4. Recognises the student as an adult learner. Again this seems obvious but I do think some people forget this. And I am not restricting this issue to the mentors, I believe that some students forget that they are responsible for their own learning too. The mentor should treat the student as an adult, not as a pupil. And the student should not act like a child but as an adult who wants to learn - I'd also like to see this in University but I'd take a guess that you'll always get those that thing it's funny to sit in lectures looking at magazines and laughing. A bit of mutual respect goes a long way I find. The student should speak up about the things that need doing - like the placement book. It's their responsibility to ensure it is done, not the mentors, and to not leave things till the last minute. On the other hand, it is the mentor's responsibility to give the student the time when reasonably able. (and yes I know this really belongs in my time section)

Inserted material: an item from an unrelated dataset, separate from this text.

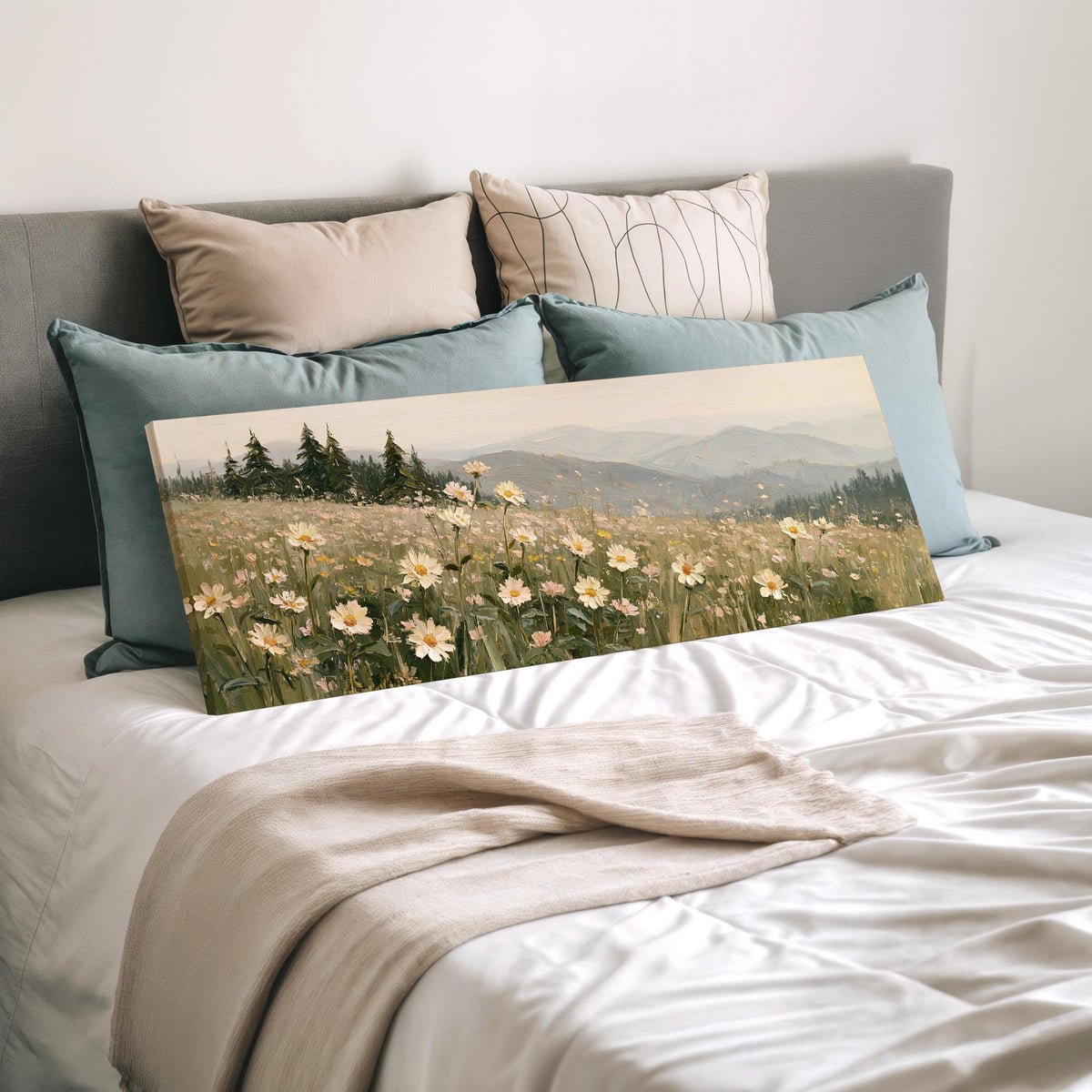 Daisy hillside below blue mountains wide panoramic canvas print laid on a bed to show its size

5. Showing an interest. Not all mentors choose to be mentors and in many ways I don't think it's fair on either the student or the mentor for this. But it most definitely helps if the mentor is interested in being a mentor as then they are far more likely to offer the time and support to the student. It also helps the mentor and the student if the mentor knows what kind of experience the student already has - can save on a lot of repetition.

All of this is what I believe makes a good mentor and at the moment I have a fantastic mentor. I hope I get to work with her again in the future but I am going to enjoy the coming weeks with her. On the flip side I'd like to think I am a good student and that I am fulfilling my side of the relationship by acting professionally, showing willingness to learn, asking when I don't know something, being honest when I'm not sure of something so she can be confident I'm not about to do something unsafe, being on time and being friendly. A good working relationship depends on both parties playing their part after all.